_Source excerpt:_
** START **
Over the years, I had wrapped myself in a cocoon of self-protection. A cocoon to hide myself. I was paralyzed with fear and insecurity.

Self preservation, hidden, defeat, unworthy – I wrote next to my cocoon.

But God also had me draw His hand. Because he never left me. He was transforming me while I was hidden away in that cocoon. He was busy weeding the garden of my heart, removing all those lies, and getting the soil ready for His truth.

He gave me both pictures to give me hope. Hope that he saw and knew and was there. Hope of what my future would look like.  

I don’t know exactly when it was that I emerged  from my cocoon. It was a slow, sometimes painful process that took at least a couple of years. But as God’s truth filled my heart, the way I saw myself was changed from a defeated, fearful, unworthy creature, into his precious child who stands on the truth of who I am in Christ.
** END **
_Provided material:_
** START **
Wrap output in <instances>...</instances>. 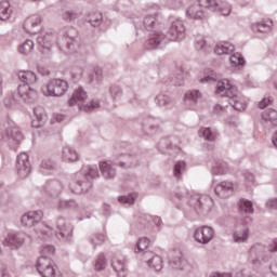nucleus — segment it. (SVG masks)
<instances>
[{"label":"nucleus","instance_id":"obj_14","mask_svg":"<svg viewBox=\"0 0 277 277\" xmlns=\"http://www.w3.org/2000/svg\"><path fill=\"white\" fill-rule=\"evenodd\" d=\"M142 261L146 263L150 272L159 274L163 269V258H161V255L155 252L147 253V255H145V258H143Z\"/></svg>","mask_w":277,"mask_h":277},{"label":"nucleus","instance_id":"obj_20","mask_svg":"<svg viewBox=\"0 0 277 277\" xmlns=\"http://www.w3.org/2000/svg\"><path fill=\"white\" fill-rule=\"evenodd\" d=\"M272 27H274L272 19H262L250 24V29L253 30L254 34H267L272 31Z\"/></svg>","mask_w":277,"mask_h":277},{"label":"nucleus","instance_id":"obj_5","mask_svg":"<svg viewBox=\"0 0 277 277\" xmlns=\"http://www.w3.org/2000/svg\"><path fill=\"white\" fill-rule=\"evenodd\" d=\"M85 101H88V92H85V90L80 87L74 91L71 98H69L67 102V105L69 107L77 106L79 111H84L87 114L101 107V102H98V100H93L84 104Z\"/></svg>","mask_w":277,"mask_h":277},{"label":"nucleus","instance_id":"obj_40","mask_svg":"<svg viewBox=\"0 0 277 277\" xmlns=\"http://www.w3.org/2000/svg\"><path fill=\"white\" fill-rule=\"evenodd\" d=\"M187 171V163L185 161H177L173 169L174 179L181 180L184 172Z\"/></svg>","mask_w":277,"mask_h":277},{"label":"nucleus","instance_id":"obj_44","mask_svg":"<svg viewBox=\"0 0 277 277\" xmlns=\"http://www.w3.org/2000/svg\"><path fill=\"white\" fill-rule=\"evenodd\" d=\"M196 49L197 51H209L211 49V45L207 42V39L205 36L199 35L196 38Z\"/></svg>","mask_w":277,"mask_h":277},{"label":"nucleus","instance_id":"obj_61","mask_svg":"<svg viewBox=\"0 0 277 277\" xmlns=\"http://www.w3.org/2000/svg\"><path fill=\"white\" fill-rule=\"evenodd\" d=\"M266 208L277 211V198H272L266 201Z\"/></svg>","mask_w":277,"mask_h":277},{"label":"nucleus","instance_id":"obj_27","mask_svg":"<svg viewBox=\"0 0 277 277\" xmlns=\"http://www.w3.org/2000/svg\"><path fill=\"white\" fill-rule=\"evenodd\" d=\"M200 4H192L186 10V16L187 18H190V21H202L205 18V11H202Z\"/></svg>","mask_w":277,"mask_h":277},{"label":"nucleus","instance_id":"obj_36","mask_svg":"<svg viewBox=\"0 0 277 277\" xmlns=\"http://www.w3.org/2000/svg\"><path fill=\"white\" fill-rule=\"evenodd\" d=\"M12 16V5L10 1L4 0L0 2V21H9Z\"/></svg>","mask_w":277,"mask_h":277},{"label":"nucleus","instance_id":"obj_54","mask_svg":"<svg viewBox=\"0 0 277 277\" xmlns=\"http://www.w3.org/2000/svg\"><path fill=\"white\" fill-rule=\"evenodd\" d=\"M110 96L114 101H120L122 98V89L119 85L110 87Z\"/></svg>","mask_w":277,"mask_h":277},{"label":"nucleus","instance_id":"obj_48","mask_svg":"<svg viewBox=\"0 0 277 277\" xmlns=\"http://www.w3.org/2000/svg\"><path fill=\"white\" fill-rule=\"evenodd\" d=\"M107 267V260L105 259L104 254H100L95 261L94 269L95 272H103Z\"/></svg>","mask_w":277,"mask_h":277},{"label":"nucleus","instance_id":"obj_13","mask_svg":"<svg viewBox=\"0 0 277 277\" xmlns=\"http://www.w3.org/2000/svg\"><path fill=\"white\" fill-rule=\"evenodd\" d=\"M4 246L11 250H18L25 246V234L21 232H10L3 241Z\"/></svg>","mask_w":277,"mask_h":277},{"label":"nucleus","instance_id":"obj_58","mask_svg":"<svg viewBox=\"0 0 277 277\" xmlns=\"http://www.w3.org/2000/svg\"><path fill=\"white\" fill-rule=\"evenodd\" d=\"M243 179L247 187H250V185H254V175L250 173V171L243 172Z\"/></svg>","mask_w":277,"mask_h":277},{"label":"nucleus","instance_id":"obj_51","mask_svg":"<svg viewBox=\"0 0 277 277\" xmlns=\"http://www.w3.org/2000/svg\"><path fill=\"white\" fill-rule=\"evenodd\" d=\"M17 102L18 100H16V95L14 93H10L3 98V105L9 108L15 107Z\"/></svg>","mask_w":277,"mask_h":277},{"label":"nucleus","instance_id":"obj_11","mask_svg":"<svg viewBox=\"0 0 277 277\" xmlns=\"http://www.w3.org/2000/svg\"><path fill=\"white\" fill-rule=\"evenodd\" d=\"M213 237H215V230L211 226H200L196 228L193 233V238L197 243H201V246H207L213 241Z\"/></svg>","mask_w":277,"mask_h":277},{"label":"nucleus","instance_id":"obj_52","mask_svg":"<svg viewBox=\"0 0 277 277\" xmlns=\"http://www.w3.org/2000/svg\"><path fill=\"white\" fill-rule=\"evenodd\" d=\"M137 198V195L130 194V195H123L118 198L119 202L121 205H133L135 202V199Z\"/></svg>","mask_w":277,"mask_h":277},{"label":"nucleus","instance_id":"obj_7","mask_svg":"<svg viewBox=\"0 0 277 277\" xmlns=\"http://www.w3.org/2000/svg\"><path fill=\"white\" fill-rule=\"evenodd\" d=\"M69 88L68 81L64 79H52L42 88V92L44 96L60 97L64 96Z\"/></svg>","mask_w":277,"mask_h":277},{"label":"nucleus","instance_id":"obj_63","mask_svg":"<svg viewBox=\"0 0 277 277\" xmlns=\"http://www.w3.org/2000/svg\"><path fill=\"white\" fill-rule=\"evenodd\" d=\"M37 70L39 75H42V77H49L51 75V71L47 67L38 66Z\"/></svg>","mask_w":277,"mask_h":277},{"label":"nucleus","instance_id":"obj_29","mask_svg":"<svg viewBox=\"0 0 277 277\" xmlns=\"http://www.w3.org/2000/svg\"><path fill=\"white\" fill-rule=\"evenodd\" d=\"M62 159L68 163H75V161H79V154L75 148L65 146L62 149Z\"/></svg>","mask_w":277,"mask_h":277},{"label":"nucleus","instance_id":"obj_38","mask_svg":"<svg viewBox=\"0 0 277 277\" xmlns=\"http://www.w3.org/2000/svg\"><path fill=\"white\" fill-rule=\"evenodd\" d=\"M155 101L159 107H170L172 105V97L166 93H159Z\"/></svg>","mask_w":277,"mask_h":277},{"label":"nucleus","instance_id":"obj_28","mask_svg":"<svg viewBox=\"0 0 277 277\" xmlns=\"http://www.w3.org/2000/svg\"><path fill=\"white\" fill-rule=\"evenodd\" d=\"M100 171L102 172V175L106 180L116 179V168H114V164L111 163V161L101 162Z\"/></svg>","mask_w":277,"mask_h":277},{"label":"nucleus","instance_id":"obj_43","mask_svg":"<svg viewBox=\"0 0 277 277\" xmlns=\"http://www.w3.org/2000/svg\"><path fill=\"white\" fill-rule=\"evenodd\" d=\"M77 207V201L72 199H58L56 201V209L63 211L64 209H75Z\"/></svg>","mask_w":277,"mask_h":277},{"label":"nucleus","instance_id":"obj_41","mask_svg":"<svg viewBox=\"0 0 277 277\" xmlns=\"http://www.w3.org/2000/svg\"><path fill=\"white\" fill-rule=\"evenodd\" d=\"M199 137L207 140V142H215L217 134L211 128H201L199 130Z\"/></svg>","mask_w":277,"mask_h":277},{"label":"nucleus","instance_id":"obj_46","mask_svg":"<svg viewBox=\"0 0 277 277\" xmlns=\"http://www.w3.org/2000/svg\"><path fill=\"white\" fill-rule=\"evenodd\" d=\"M239 209L242 213H254V206L252 201L248 199H240Z\"/></svg>","mask_w":277,"mask_h":277},{"label":"nucleus","instance_id":"obj_18","mask_svg":"<svg viewBox=\"0 0 277 277\" xmlns=\"http://www.w3.org/2000/svg\"><path fill=\"white\" fill-rule=\"evenodd\" d=\"M148 248H150V238L141 237L137 239L134 246V254H137L138 256H142V259H144L145 256H148L147 254H151L153 252L148 251Z\"/></svg>","mask_w":277,"mask_h":277},{"label":"nucleus","instance_id":"obj_47","mask_svg":"<svg viewBox=\"0 0 277 277\" xmlns=\"http://www.w3.org/2000/svg\"><path fill=\"white\" fill-rule=\"evenodd\" d=\"M229 64L232 68H237V66H243L245 61L241 54L236 53L229 57Z\"/></svg>","mask_w":277,"mask_h":277},{"label":"nucleus","instance_id":"obj_23","mask_svg":"<svg viewBox=\"0 0 277 277\" xmlns=\"http://www.w3.org/2000/svg\"><path fill=\"white\" fill-rule=\"evenodd\" d=\"M45 192L53 198H57L64 192V184L57 180H52L47 183Z\"/></svg>","mask_w":277,"mask_h":277},{"label":"nucleus","instance_id":"obj_24","mask_svg":"<svg viewBox=\"0 0 277 277\" xmlns=\"http://www.w3.org/2000/svg\"><path fill=\"white\" fill-rule=\"evenodd\" d=\"M34 116L35 118L32 119V128L34 129H42L44 127V122L47 120V115L44 114V108L43 107H36L34 108Z\"/></svg>","mask_w":277,"mask_h":277},{"label":"nucleus","instance_id":"obj_4","mask_svg":"<svg viewBox=\"0 0 277 277\" xmlns=\"http://www.w3.org/2000/svg\"><path fill=\"white\" fill-rule=\"evenodd\" d=\"M17 77L19 81L24 83L19 84L17 89L19 98L25 101V103H31V101H35V98L38 96L36 89L31 88V85H35V83L38 82V76H36V72L31 70H19L17 72Z\"/></svg>","mask_w":277,"mask_h":277},{"label":"nucleus","instance_id":"obj_26","mask_svg":"<svg viewBox=\"0 0 277 277\" xmlns=\"http://www.w3.org/2000/svg\"><path fill=\"white\" fill-rule=\"evenodd\" d=\"M261 120L262 123L267 124V127H277V111L272 108L262 111Z\"/></svg>","mask_w":277,"mask_h":277},{"label":"nucleus","instance_id":"obj_42","mask_svg":"<svg viewBox=\"0 0 277 277\" xmlns=\"http://www.w3.org/2000/svg\"><path fill=\"white\" fill-rule=\"evenodd\" d=\"M34 49H35L34 41H31L29 39H27L25 42H23L18 47V51H19L21 55H29L30 53L34 52Z\"/></svg>","mask_w":277,"mask_h":277},{"label":"nucleus","instance_id":"obj_59","mask_svg":"<svg viewBox=\"0 0 277 277\" xmlns=\"http://www.w3.org/2000/svg\"><path fill=\"white\" fill-rule=\"evenodd\" d=\"M272 276H277V265L275 266H269V272H261L260 277H272Z\"/></svg>","mask_w":277,"mask_h":277},{"label":"nucleus","instance_id":"obj_30","mask_svg":"<svg viewBox=\"0 0 277 277\" xmlns=\"http://www.w3.org/2000/svg\"><path fill=\"white\" fill-rule=\"evenodd\" d=\"M53 40H55V35L53 34H41L38 37V42L41 49H43V53L44 51H51V48L53 47Z\"/></svg>","mask_w":277,"mask_h":277},{"label":"nucleus","instance_id":"obj_60","mask_svg":"<svg viewBox=\"0 0 277 277\" xmlns=\"http://www.w3.org/2000/svg\"><path fill=\"white\" fill-rule=\"evenodd\" d=\"M263 252H265V246L263 245L258 243L251 248V254H263Z\"/></svg>","mask_w":277,"mask_h":277},{"label":"nucleus","instance_id":"obj_49","mask_svg":"<svg viewBox=\"0 0 277 277\" xmlns=\"http://www.w3.org/2000/svg\"><path fill=\"white\" fill-rule=\"evenodd\" d=\"M88 23H90L92 27H100L101 23H103V15L101 13L91 14Z\"/></svg>","mask_w":277,"mask_h":277},{"label":"nucleus","instance_id":"obj_6","mask_svg":"<svg viewBox=\"0 0 277 277\" xmlns=\"http://www.w3.org/2000/svg\"><path fill=\"white\" fill-rule=\"evenodd\" d=\"M144 28L151 31L148 43L153 49H159V45L166 40V35L159 30H155L157 25V14L146 15L143 21Z\"/></svg>","mask_w":277,"mask_h":277},{"label":"nucleus","instance_id":"obj_12","mask_svg":"<svg viewBox=\"0 0 277 277\" xmlns=\"http://www.w3.org/2000/svg\"><path fill=\"white\" fill-rule=\"evenodd\" d=\"M170 23L169 36L172 42H181V40H185V25H183V21L172 17Z\"/></svg>","mask_w":277,"mask_h":277},{"label":"nucleus","instance_id":"obj_21","mask_svg":"<svg viewBox=\"0 0 277 277\" xmlns=\"http://www.w3.org/2000/svg\"><path fill=\"white\" fill-rule=\"evenodd\" d=\"M113 269L117 277H127V259L122 255L114 258Z\"/></svg>","mask_w":277,"mask_h":277},{"label":"nucleus","instance_id":"obj_37","mask_svg":"<svg viewBox=\"0 0 277 277\" xmlns=\"http://www.w3.org/2000/svg\"><path fill=\"white\" fill-rule=\"evenodd\" d=\"M89 241L93 250H96L98 246H103L107 241V236L105 234H94L89 238Z\"/></svg>","mask_w":277,"mask_h":277},{"label":"nucleus","instance_id":"obj_1","mask_svg":"<svg viewBox=\"0 0 277 277\" xmlns=\"http://www.w3.org/2000/svg\"><path fill=\"white\" fill-rule=\"evenodd\" d=\"M42 217H44L42 210L30 211L22 216L21 224L24 228H32L35 233L32 237H35V239H51L53 228L42 222Z\"/></svg>","mask_w":277,"mask_h":277},{"label":"nucleus","instance_id":"obj_55","mask_svg":"<svg viewBox=\"0 0 277 277\" xmlns=\"http://www.w3.org/2000/svg\"><path fill=\"white\" fill-rule=\"evenodd\" d=\"M41 254H42V256H48L49 259H51V256H53V254H55V247H53L51 245L43 246V248L41 250Z\"/></svg>","mask_w":277,"mask_h":277},{"label":"nucleus","instance_id":"obj_45","mask_svg":"<svg viewBox=\"0 0 277 277\" xmlns=\"http://www.w3.org/2000/svg\"><path fill=\"white\" fill-rule=\"evenodd\" d=\"M187 77V74H185V71H183L182 68L177 69L173 80H172V83L173 85H185V79Z\"/></svg>","mask_w":277,"mask_h":277},{"label":"nucleus","instance_id":"obj_53","mask_svg":"<svg viewBox=\"0 0 277 277\" xmlns=\"http://www.w3.org/2000/svg\"><path fill=\"white\" fill-rule=\"evenodd\" d=\"M62 18H63V21H66L67 23H71V21H76V18H78V15L72 10H65V11H63Z\"/></svg>","mask_w":277,"mask_h":277},{"label":"nucleus","instance_id":"obj_32","mask_svg":"<svg viewBox=\"0 0 277 277\" xmlns=\"http://www.w3.org/2000/svg\"><path fill=\"white\" fill-rule=\"evenodd\" d=\"M217 81V74L213 71L210 68L205 69L200 75H199V82L200 83H215Z\"/></svg>","mask_w":277,"mask_h":277},{"label":"nucleus","instance_id":"obj_17","mask_svg":"<svg viewBox=\"0 0 277 277\" xmlns=\"http://www.w3.org/2000/svg\"><path fill=\"white\" fill-rule=\"evenodd\" d=\"M56 237L58 239H65L68 241L72 235V227L68 223H66V219H58L56 222Z\"/></svg>","mask_w":277,"mask_h":277},{"label":"nucleus","instance_id":"obj_15","mask_svg":"<svg viewBox=\"0 0 277 277\" xmlns=\"http://www.w3.org/2000/svg\"><path fill=\"white\" fill-rule=\"evenodd\" d=\"M17 174L19 179H27L31 174V162H29V155L22 153L17 156Z\"/></svg>","mask_w":277,"mask_h":277},{"label":"nucleus","instance_id":"obj_57","mask_svg":"<svg viewBox=\"0 0 277 277\" xmlns=\"http://www.w3.org/2000/svg\"><path fill=\"white\" fill-rule=\"evenodd\" d=\"M153 224H155V226H157V228H159V226H161V217L149 216V219L147 221V230H150V227L153 226Z\"/></svg>","mask_w":277,"mask_h":277},{"label":"nucleus","instance_id":"obj_10","mask_svg":"<svg viewBox=\"0 0 277 277\" xmlns=\"http://www.w3.org/2000/svg\"><path fill=\"white\" fill-rule=\"evenodd\" d=\"M36 268L41 277H62V273L60 271H55L53 260L49 256L41 255L38 259Z\"/></svg>","mask_w":277,"mask_h":277},{"label":"nucleus","instance_id":"obj_31","mask_svg":"<svg viewBox=\"0 0 277 277\" xmlns=\"http://www.w3.org/2000/svg\"><path fill=\"white\" fill-rule=\"evenodd\" d=\"M211 172L213 176H222L223 174H228V172H230V168L225 161H216L212 166Z\"/></svg>","mask_w":277,"mask_h":277},{"label":"nucleus","instance_id":"obj_35","mask_svg":"<svg viewBox=\"0 0 277 277\" xmlns=\"http://www.w3.org/2000/svg\"><path fill=\"white\" fill-rule=\"evenodd\" d=\"M53 172H55V162L51 159L42 160L40 173L43 174V176H49L50 174H53Z\"/></svg>","mask_w":277,"mask_h":277},{"label":"nucleus","instance_id":"obj_34","mask_svg":"<svg viewBox=\"0 0 277 277\" xmlns=\"http://www.w3.org/2000/svg\"><path fill=\"white\" fill-rule=\"evenodd\" d=\"M199 98H202V93L199 90H190L186 92L184 96V102L186 105H196Z\"/></svg>","mask_w":277,"mask_h":277},{"label":"nucleus","instance_id":"obj_2","mask_svg":"<svg viewBox=\"0 0 277 277\" xmlns=\"http://www.w3.org/2000/svg\"><path fill=\"white\" fill-rule=\"evenodd\" d=\"M98 179V168L92 164H84L76 172L69 183L71 194H83L92 187V181Z\"/></svg>","mask_w":277,"mask_h":277},{"label":"nucleus","instance_id":"obj_62","mask_svg":"<svg viewBox=\"0 0 277 277\" xmlns=\"http://www.w3.org/2000/svg\"><path fill=\"white\" fill-rule=\"evenodd\" d=\"M267 105H272V98L269 97H264L259 104L258 107L259 109H265Z\"/></svg>","mask_w":277,"mask_h":277},{"label":"nucleus","instance_id":"obj_64","mask_svg":"<svg viewBox=\"0 0 277 277\" xmlns=\"http://www.w3.org/2000/svg\"><path fill=\"white\" fill-rule=\"evenodd\" d=\"M210 277H233V273H211Z\"/></svg>","mask_w":277,"mask_h":277},{"label":"nucleus","instance_id":"obj_25","mask_svg":"<svg viewBox=\"0 0 277 277\" xmlns=\"http://www.w3.org/2000/svg\"><path fill=\"white\" fill-rule=\"evenodd\" d=\"M234 192V186L232 182H221L214 187V193L220 198H227Z\"/></svg>","mask_w":277,"mask_h":277},{"label":"nucleus","instance_id":"obj_33","mask_svg":"<svg viewBox=\"0 0 277 277\" xmlns=\"http://www.w3.org/2000/svg\"><path fill=\"white\" fill-rule=\"evenodd\" d=\"M234 51L235 47L229 42L217 43L214 49V53H216V55H230Z\"/></svg>","mask_w":277,"mask_h":277},{"label":"nucleus","instance_id":"obj_8","mask_svg":"<svg viewBox=\"0 0 277 277\" xmlns=\"http://www.w3.org/2000/svg\"><path fill=\"white\" fill-rule=\"evenodd\" d=\"M198 3L200 8L217 12L221 16H230V12H233V5L226 0H198Z\"/></svg>","mask_w":277,"mask_h":277},{"label":"nucleus","instance_id":"obj_50","mask_svg":"<svg viewBox=\"0 0 277 277\" xmlns=\"http://www.w3.org/2000/svg\"><path fill=\"white\" fill-rule=\"evenodd\" d=\"M170 148H172V145H170V140L168 138L160 141L158 144V150H160V153L172 155Z\"/></svg>","mask_w":277,"mask_h":277},{"label":"nucleus","instance_id":"obj_3","mask_svg":"<svg viewBox=\"0 0 277 277\" xmlns=\"http://www.w3.org/2000/svg\"><path fill=\"white\" fill-rule=\"evenodd\" d=\"M215 94L222 97L226 96L228 98L229 105L236 111H245L246 107H248L246 97L228 79H222L217 82Z\"/></svg>","mask_w":277,"mask_h":277},{"label":"nucleus","instance_id":"obj_19","mask_svg":"<svg viewBox=\"0 0 277 277\" xmlns=\"http://www.w3.org/2000/svg\"><path fill=\"white\" fill-rule=\"evenodd\" d=\"M250 237V229L247 225H236V229L233 234L235 243H246Z\"/></svg>","mask_w":277,"mask_h":277},{"label":"nucleus","instance_id":"obj_9","mask_svg":"<svg viewBox=\"0 0 277 277\" xmlns=\"http://www.w3.org/2000/svg\"><path fill=\"white\" fill-rule=\"evenodd\" d=\"M189 206L198 211V213H211L215 203L213 198L207 195H195L189 199Z\"/></svg>","mask_w":277,"mask_h":277},{"label":"nucleus","instance_id":"obj_16","mask_svg":"<svg viewBox=\"0 0 277 277\" xmlns=\"http://www.w3.org/2000/svg\"><path fill=\"white\" fill-rule=\"evenodd\" d=\"M169 265L171 269H179L180 272H184V274H189L193 269L192 264L185 260V256L181 252L171 258Z\"/></svg>","mask_w":277,"mask_h":277},{"label":"nucleus","instance_id":"obj_56","mask_svg":"<svg viewBox=\"0 0 277 277\" xmlns=\"http://www.w3.org/2000/svg\"><path fill=\"white\" fill-rule=\"evenodd\" d=\"M90 81H92L93 83L94 81H96V83H101V81H103V71H101V69H97L91 72Z\"/></svg>","mask_w":277,"mask_h":277},{"label":"nucleus","instance_id":"obj_22","mask_svg":"<svg viewBox=\"0 0 277 277\" xmlns=\"http://www.w3.org/2000/svg\"><path fill=\"white\" fill-rule=\"evenodd\" d=\"M6 140L11 148H14V146L18 145L23 140V133L21 132V129L18 127L10 128L6 131Z\"/></svg>","mask_w":277,"mask_h":277},{"label":"nucleus","instance_id":"obj_39","mask_svg":"<svg viewBox=\"0 0 277 277\" xmlns=\"http://www.w3.org/2000/svg\"><path fill=\"white\" fill-rule=\"evenodd\" d=\"M40 23H42L40 15H31L25 21L24 28L26 31H31V27H38Z\"/></svg>","mask_w":277,"mask_h":277}]
</instances>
** END **
_Written instruction:_
Continue the passage about the cocoon of self-protection and God's hand, starting right after its last sentence.

_Right answer:_
In Christ, I am a beloved child of God. (John 1:12)

In Christ, I am accepted. (Rom 5:1)

In Christ, I am complete. (Col 2:10)

And I feel free again. Free like the day my feet sailed across the pavement. Before they told me I was unworthy. Before I believed the lies.

Loved. Whole. Worthy.  Just like He sees me.

I still struggle with insecurity from time to time. Those lies come back to haunt me and whisper in my ear trying to get me to take them back. But I am no longer frozen with fear in a cocoon of self-protection. Now I give those lies to God, and He once again reassures me of His truth. God’s truth will always set me free.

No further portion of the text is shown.